**Written task A:** Duplicate everything in the SMT dialect text from "- Using an SMT" down to "solver’s state directly.".

**Text block:**
━━━━━━━━━━━━━━━━━━━━

SMT Dialect
This dialect provides types and operations modeling the SMT (Satisfiability Modulo Theories) operations and datatypes commonly found in SMT-LIB and SMT solvers.
Rationale ¶
This dialect aims to provide a unified interface for expressing SMT problems directly within MLIR, enabling seamless integration with other MLIR dialects and optimization passes. It models the SMT-LIB standard 2.6, but may also include features of commonly used SMT solvers that are not part of the standard. In particular, the IR constructs are designed to enable more interactive communication with the solver (allowing if-statements, etc. to react on solver feedback).
The SMT dialect is motivated by the following advantages over directly printing SMT-LIB or exporting to a solver:
- Reuse MLIR’s infrastructure: passes and pass managers to select different SMT encodings, operation builders and rewrite patterns to build SMT formulae (and hide the solver’s API in a provided lowering pass), common textual format to share rather than dumping the solver’s state, etc.
- No need to add a link-dependency on SMT solvers to CIRCT (just provide the path to the library as an argument to the JIT runner or manually link the produced binary against it).
- Using an SMT dialect as intermediary allows it to be mixed with concrete computations, the debug dialect, etc. This is complicated to achieve and reason about when building the external solver’s state directly.
- Enable easy addition of new backends
- Have a common representation and infrastructure for all SMT related efforts, such that people don’t have to build their own isolated tools.

━━━━━━━━━━━━━━━━━━━━

**Written task B:** In the records, write out everything from the line containing "From where the" down to the line containing "1.50 metres" with "viewer" substituted for "camera" and all else unchanged. Return only those lines.

**Given records:**
━━━━━━━━━━━━━━━━━━━━

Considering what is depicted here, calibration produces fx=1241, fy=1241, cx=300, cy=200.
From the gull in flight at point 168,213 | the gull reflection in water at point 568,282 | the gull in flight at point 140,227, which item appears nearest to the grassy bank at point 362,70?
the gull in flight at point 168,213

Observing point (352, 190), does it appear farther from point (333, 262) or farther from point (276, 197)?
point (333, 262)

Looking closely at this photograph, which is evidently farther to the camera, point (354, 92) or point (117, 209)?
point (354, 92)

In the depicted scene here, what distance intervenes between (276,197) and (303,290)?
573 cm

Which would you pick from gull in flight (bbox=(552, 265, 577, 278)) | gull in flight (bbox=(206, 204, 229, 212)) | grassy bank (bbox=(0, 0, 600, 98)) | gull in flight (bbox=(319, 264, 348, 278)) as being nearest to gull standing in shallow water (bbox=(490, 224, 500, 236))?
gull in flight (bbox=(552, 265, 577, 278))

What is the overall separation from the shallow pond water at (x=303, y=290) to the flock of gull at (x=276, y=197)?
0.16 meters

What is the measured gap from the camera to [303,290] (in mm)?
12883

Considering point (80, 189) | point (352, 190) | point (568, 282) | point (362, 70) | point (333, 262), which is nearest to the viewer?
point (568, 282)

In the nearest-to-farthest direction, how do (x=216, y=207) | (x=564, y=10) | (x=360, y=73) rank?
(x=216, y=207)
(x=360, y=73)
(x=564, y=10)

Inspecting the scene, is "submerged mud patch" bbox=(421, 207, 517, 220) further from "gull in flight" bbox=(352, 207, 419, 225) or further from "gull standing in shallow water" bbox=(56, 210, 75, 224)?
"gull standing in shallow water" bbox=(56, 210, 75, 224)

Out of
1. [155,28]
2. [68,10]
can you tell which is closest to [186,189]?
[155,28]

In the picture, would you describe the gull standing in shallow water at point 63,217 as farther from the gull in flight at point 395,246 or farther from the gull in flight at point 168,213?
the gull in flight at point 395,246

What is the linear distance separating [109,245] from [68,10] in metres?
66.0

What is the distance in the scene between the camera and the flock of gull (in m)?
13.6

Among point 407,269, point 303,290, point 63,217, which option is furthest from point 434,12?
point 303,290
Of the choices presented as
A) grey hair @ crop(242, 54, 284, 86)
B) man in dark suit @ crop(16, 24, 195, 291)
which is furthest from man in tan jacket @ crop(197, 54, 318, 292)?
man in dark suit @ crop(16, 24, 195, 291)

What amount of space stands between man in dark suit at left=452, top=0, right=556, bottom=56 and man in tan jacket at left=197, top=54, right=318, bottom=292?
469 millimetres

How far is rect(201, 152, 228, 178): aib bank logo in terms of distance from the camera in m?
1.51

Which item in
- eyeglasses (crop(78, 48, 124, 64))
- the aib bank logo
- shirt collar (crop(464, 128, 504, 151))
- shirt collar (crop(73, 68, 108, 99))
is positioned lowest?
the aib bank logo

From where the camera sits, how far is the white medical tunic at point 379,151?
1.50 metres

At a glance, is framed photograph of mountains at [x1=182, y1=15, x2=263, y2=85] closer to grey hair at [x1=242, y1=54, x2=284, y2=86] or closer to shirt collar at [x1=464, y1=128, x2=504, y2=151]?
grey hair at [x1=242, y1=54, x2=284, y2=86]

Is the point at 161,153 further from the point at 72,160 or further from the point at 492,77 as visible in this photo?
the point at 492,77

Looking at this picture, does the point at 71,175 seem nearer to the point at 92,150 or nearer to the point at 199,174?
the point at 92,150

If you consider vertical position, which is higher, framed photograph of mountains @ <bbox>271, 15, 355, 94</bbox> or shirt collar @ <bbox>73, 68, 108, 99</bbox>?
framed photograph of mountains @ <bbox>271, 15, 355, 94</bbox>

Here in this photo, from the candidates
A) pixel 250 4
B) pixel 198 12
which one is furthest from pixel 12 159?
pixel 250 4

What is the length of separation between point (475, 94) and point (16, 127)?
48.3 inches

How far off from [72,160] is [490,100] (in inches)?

━━━━━━━━━━━━━━━━━━━━

**Response A:**
- Using an SMT dialect as intermediary allows it to be mixed with concrete computations, the debug dialect, etc. This is complicated to achieve and reason about when building the external solver’s state directly.

**Response B:**
From where the viewer sits, how far is the white medical tunic at point 379,151?
1.50 metres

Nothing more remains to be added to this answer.